Christopher Hayes, writing in the Guardian, reminds us of what it used to look like:
It was back in 1993, as the Clintons prepared to roll out their new universal healthcare plan, that Bill Kristol wrote a memo to fellow conservatives and Republican lawmakers on Capitol Hill warning them that their goal must be to "kill," not amend, the Clinton plan. "Healthcare," Kristol wrote, "is not, in fact, just another Democratic initiative ... . It will revive the reputation of the ... Democrats, as the generous protector of middle-class interests."
This is really the issue: from the New Deal through the Great Society, the Democrats dominated American politics by being first and foremost the stewards of social-democratic middle-class entitlements. In the wake of the Civil Rights Act, white southerners in particular and white middle-class voters in general, began to associate the Democrats with pursuing the interests of Others - minorities, homosexuals, welfare queens. Conservative political dominance in the post-Reagan era has rested on two pillars: preserving, at a rhetorical level, the conception of the Democrats as being beholden to "special interests" (who don't look like you) and, at the policy level, making sure Democrats never have an opportunity to pass legislation that would belie that claim.
This is where I want my church to stand on social issues. Not on a partisan platform, nor on a mission to protect the middle class, necessarily. On the moral commitment to bringing as many people into the middle class as possible, to government as the great leveler of society, in order to spread prosperity as widely as possible.
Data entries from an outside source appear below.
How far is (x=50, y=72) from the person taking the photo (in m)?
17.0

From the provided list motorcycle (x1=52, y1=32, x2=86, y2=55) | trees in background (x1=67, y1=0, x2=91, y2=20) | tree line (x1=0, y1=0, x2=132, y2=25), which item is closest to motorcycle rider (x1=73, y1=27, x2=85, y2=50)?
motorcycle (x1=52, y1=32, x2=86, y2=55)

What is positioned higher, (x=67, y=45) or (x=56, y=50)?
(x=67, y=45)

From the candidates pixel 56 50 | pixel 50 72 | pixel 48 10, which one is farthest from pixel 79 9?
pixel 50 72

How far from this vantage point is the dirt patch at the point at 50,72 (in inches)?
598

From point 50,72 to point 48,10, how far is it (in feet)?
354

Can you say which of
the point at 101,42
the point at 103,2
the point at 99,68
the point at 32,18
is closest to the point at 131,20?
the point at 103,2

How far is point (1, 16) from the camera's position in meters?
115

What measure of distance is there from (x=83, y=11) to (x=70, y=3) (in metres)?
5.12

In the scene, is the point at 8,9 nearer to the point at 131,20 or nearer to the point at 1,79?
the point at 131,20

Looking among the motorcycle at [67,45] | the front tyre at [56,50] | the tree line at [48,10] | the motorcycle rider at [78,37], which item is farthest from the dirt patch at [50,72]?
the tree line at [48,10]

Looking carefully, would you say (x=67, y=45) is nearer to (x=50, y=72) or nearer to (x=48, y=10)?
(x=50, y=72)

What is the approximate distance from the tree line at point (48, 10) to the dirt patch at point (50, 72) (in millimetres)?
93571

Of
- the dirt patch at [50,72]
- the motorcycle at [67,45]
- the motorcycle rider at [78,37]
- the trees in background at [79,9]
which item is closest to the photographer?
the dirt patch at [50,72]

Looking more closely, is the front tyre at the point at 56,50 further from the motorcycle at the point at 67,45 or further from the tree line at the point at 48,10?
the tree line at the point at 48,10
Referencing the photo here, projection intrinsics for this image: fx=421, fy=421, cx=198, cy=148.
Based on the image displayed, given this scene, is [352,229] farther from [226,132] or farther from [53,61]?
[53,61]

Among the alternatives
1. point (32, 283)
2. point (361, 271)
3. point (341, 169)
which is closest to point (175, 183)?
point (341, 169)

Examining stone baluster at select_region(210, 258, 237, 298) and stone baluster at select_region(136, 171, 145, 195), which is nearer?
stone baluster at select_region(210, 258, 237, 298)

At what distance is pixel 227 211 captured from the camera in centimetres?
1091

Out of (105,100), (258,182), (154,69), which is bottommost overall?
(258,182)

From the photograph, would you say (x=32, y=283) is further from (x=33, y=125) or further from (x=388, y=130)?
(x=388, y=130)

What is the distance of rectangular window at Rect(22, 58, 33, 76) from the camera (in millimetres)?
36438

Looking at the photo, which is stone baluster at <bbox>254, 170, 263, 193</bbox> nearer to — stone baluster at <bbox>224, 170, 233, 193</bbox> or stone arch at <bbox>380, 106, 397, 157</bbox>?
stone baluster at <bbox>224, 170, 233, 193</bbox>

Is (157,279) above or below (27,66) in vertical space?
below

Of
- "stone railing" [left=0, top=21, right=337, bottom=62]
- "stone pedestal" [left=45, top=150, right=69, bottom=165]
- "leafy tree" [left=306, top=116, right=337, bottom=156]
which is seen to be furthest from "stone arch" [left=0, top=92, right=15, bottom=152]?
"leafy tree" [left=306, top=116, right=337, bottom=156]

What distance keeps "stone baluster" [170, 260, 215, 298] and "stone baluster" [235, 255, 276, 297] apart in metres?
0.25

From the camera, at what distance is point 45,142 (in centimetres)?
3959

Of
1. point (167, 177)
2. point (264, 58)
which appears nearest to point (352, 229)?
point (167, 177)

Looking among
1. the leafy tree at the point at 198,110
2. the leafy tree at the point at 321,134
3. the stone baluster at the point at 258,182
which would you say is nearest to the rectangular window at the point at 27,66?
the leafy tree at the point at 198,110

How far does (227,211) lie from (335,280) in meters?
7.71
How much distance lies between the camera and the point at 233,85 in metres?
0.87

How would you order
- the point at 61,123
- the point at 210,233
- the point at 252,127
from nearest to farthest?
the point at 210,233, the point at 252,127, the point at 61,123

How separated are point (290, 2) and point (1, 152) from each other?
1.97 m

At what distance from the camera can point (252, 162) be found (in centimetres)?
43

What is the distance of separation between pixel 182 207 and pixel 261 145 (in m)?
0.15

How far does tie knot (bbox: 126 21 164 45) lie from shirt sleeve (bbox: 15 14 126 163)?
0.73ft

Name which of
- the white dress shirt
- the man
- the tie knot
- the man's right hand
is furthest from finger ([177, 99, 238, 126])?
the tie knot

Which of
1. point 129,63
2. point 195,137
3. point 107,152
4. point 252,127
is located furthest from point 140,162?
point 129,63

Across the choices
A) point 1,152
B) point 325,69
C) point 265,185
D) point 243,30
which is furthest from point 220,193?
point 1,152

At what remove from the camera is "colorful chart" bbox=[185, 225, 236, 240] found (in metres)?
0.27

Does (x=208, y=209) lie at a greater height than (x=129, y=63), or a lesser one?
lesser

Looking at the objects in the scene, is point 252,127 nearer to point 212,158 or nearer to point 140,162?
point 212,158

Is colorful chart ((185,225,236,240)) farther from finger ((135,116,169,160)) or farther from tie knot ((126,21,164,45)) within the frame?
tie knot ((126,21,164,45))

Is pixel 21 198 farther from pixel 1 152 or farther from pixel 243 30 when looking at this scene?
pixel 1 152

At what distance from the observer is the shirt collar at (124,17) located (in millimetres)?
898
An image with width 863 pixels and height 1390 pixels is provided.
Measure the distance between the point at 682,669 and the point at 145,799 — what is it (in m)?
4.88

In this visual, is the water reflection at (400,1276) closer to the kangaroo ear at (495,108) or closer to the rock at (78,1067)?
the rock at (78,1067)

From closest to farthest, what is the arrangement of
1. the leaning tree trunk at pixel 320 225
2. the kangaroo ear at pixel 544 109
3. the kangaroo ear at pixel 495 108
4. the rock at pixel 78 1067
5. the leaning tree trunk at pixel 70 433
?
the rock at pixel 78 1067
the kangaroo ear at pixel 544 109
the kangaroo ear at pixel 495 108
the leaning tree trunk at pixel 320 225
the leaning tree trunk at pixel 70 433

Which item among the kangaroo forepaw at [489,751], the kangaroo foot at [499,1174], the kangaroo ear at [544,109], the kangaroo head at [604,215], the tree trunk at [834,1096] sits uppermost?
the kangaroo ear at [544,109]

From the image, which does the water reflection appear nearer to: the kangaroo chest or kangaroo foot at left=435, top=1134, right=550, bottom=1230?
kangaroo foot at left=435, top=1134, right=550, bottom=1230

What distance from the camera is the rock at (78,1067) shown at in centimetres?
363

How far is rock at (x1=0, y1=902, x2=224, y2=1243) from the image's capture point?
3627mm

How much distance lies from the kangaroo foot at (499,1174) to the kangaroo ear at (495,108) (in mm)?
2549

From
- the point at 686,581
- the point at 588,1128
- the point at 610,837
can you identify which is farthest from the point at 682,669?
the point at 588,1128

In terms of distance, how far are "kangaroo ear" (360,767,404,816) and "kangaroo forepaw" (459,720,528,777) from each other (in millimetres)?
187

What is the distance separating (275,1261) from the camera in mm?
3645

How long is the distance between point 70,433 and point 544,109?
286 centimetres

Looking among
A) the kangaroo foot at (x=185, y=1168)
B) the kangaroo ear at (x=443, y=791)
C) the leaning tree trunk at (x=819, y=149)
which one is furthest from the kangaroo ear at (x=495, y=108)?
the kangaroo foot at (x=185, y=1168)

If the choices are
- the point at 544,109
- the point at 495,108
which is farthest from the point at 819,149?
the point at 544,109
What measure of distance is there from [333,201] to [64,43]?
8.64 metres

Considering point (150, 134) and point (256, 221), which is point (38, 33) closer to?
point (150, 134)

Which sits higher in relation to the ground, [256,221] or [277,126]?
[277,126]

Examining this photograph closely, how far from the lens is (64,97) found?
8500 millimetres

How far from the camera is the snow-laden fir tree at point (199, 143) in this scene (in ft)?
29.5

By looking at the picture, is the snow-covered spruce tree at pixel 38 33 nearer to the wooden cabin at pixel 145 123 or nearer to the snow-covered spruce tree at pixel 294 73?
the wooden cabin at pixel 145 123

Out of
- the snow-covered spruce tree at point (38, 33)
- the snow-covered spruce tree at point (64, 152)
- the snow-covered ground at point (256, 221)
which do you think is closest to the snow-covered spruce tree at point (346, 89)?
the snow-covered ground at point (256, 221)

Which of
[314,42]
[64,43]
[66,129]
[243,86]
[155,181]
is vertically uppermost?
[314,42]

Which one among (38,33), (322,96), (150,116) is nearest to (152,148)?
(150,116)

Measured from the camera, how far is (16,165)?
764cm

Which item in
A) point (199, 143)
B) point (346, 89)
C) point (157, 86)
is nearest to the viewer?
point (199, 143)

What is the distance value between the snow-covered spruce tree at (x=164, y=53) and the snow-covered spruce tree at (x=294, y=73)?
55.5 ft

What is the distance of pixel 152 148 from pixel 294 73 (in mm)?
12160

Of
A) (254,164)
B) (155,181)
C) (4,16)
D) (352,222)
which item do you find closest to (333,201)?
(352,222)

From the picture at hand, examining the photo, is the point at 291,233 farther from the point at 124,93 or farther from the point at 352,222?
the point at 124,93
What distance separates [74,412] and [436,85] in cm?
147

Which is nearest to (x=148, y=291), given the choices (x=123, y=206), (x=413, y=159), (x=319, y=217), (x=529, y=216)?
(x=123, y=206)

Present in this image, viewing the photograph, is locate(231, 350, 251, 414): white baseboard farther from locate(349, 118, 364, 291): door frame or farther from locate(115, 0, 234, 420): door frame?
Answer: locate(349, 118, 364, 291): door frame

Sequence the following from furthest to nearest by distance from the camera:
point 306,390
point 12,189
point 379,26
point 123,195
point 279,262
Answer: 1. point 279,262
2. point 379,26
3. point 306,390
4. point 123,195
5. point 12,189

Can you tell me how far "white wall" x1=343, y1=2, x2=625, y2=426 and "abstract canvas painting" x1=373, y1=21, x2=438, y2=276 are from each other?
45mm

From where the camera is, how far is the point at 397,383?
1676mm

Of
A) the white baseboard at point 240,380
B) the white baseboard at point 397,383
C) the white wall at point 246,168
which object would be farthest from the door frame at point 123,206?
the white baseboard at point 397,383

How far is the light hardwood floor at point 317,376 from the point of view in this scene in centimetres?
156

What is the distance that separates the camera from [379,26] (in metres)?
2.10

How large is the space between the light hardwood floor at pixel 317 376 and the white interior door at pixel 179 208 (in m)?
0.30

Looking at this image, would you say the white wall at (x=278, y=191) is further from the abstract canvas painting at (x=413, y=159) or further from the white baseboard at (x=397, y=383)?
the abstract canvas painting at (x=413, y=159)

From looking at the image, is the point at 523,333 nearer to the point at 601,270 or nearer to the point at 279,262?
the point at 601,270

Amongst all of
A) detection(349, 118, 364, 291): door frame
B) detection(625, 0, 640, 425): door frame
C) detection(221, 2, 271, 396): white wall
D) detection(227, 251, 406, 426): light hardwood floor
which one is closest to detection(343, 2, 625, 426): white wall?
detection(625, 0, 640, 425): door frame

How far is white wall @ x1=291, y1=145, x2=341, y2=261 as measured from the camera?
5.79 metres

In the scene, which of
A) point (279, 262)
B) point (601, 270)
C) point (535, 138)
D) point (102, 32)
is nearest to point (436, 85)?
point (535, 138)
What makes me - and many others like me - a progressive Christian is the desire to have their church and their government stand for all people, not just the privileged few. That's actually an old and rather conservative idea. It is also a fine common ground for all liberal believers to stand on. I'm not so interested in importing somebody else's revolution, then, especially since my folks have already been through it. But we don't all have to look alike to work with one another to rediscover the moral center we once knew. That sounds like a fine, if not-so-sexy, plan.
Besides, the Clash now hawk cars, in case you hadn't heard.
*Since I started writing this essay, Zack's branched out from the evangelical world a bit.
**Interestingly enough, closing the gap is the announced rationale for Barack Obama, the one true evangelical mainliner in the race. Hillary is the next closest, and she used to talk this way back in the '90s before...well, before a lot of stuff happened.